**Directions for this task**
From first line to last, copy the listing exactly and omit its pictures.

**Information shown**
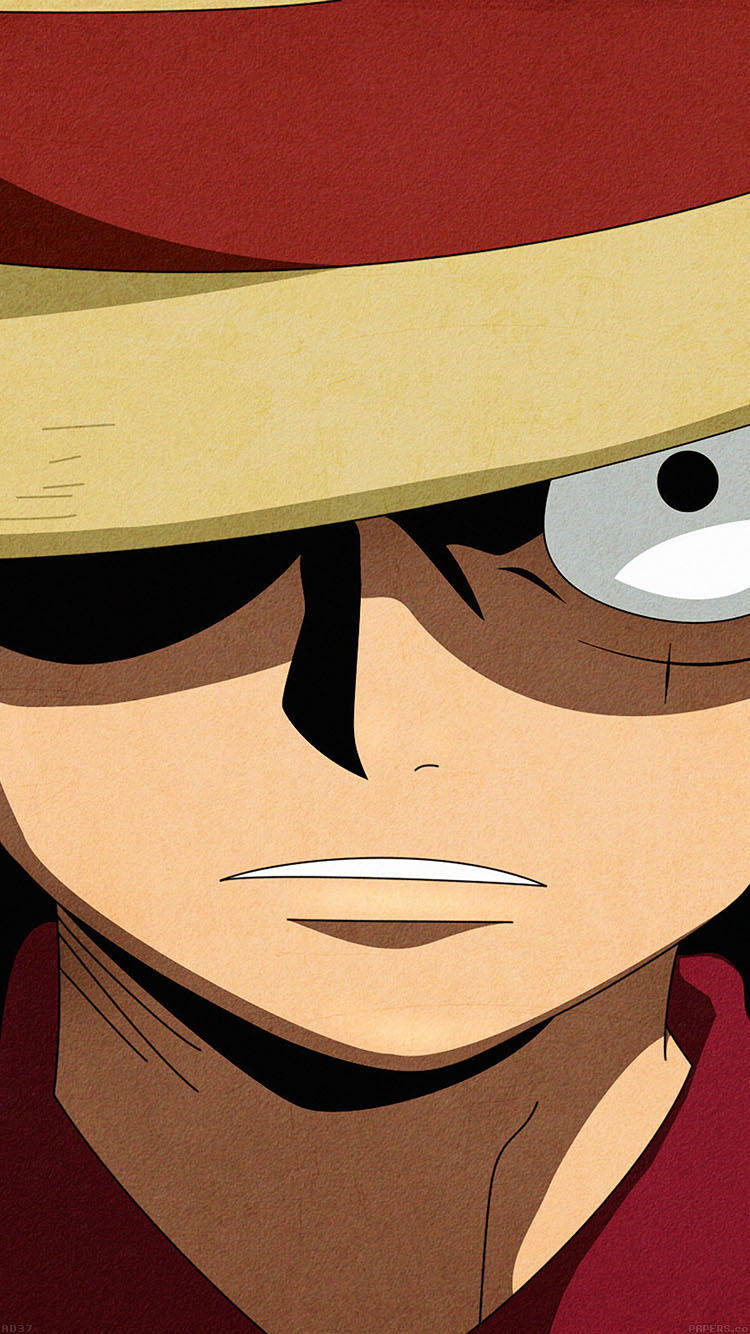 Ad37 One Piece Anime Papers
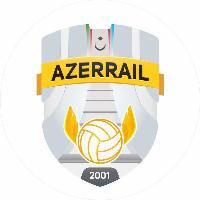 Women Azerrail Baku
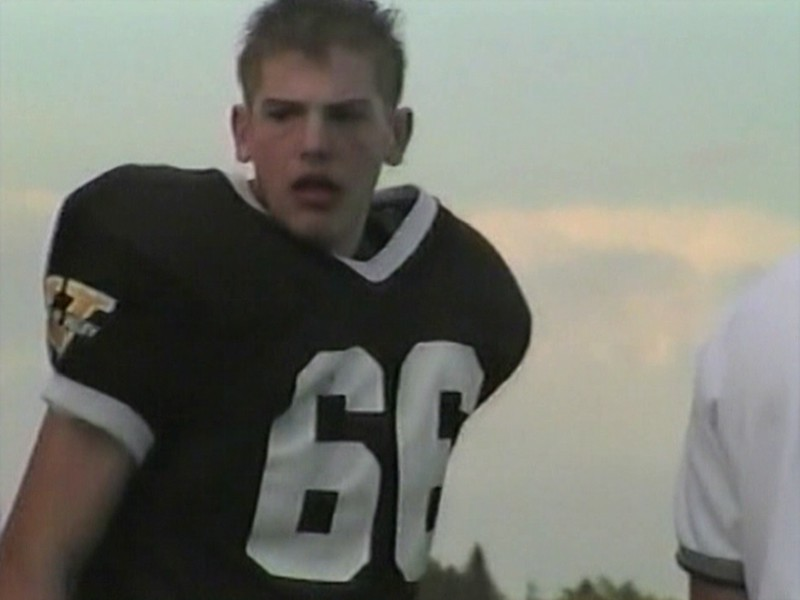 Video Archive Clip 2000 (Oct) - Yaden, Jacob B. - Age 15 - Jake (#66, black uniform) plays JV football for Thompson Valley High School - Loveland, CO - Mixed Relations Series (11 min 6 sec)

**Written response**
 Ad37 One Piece Anime Papers
 Women Azerrail Baku
 Video Archive Clip 2000 (Oct) - Yaden, Jacob B. - Age 15 - Jake (#66, black uniform) plays JV football for Thompson Valley High School - Loveland, CO - Mixed Relations Series (11 min 6 sec)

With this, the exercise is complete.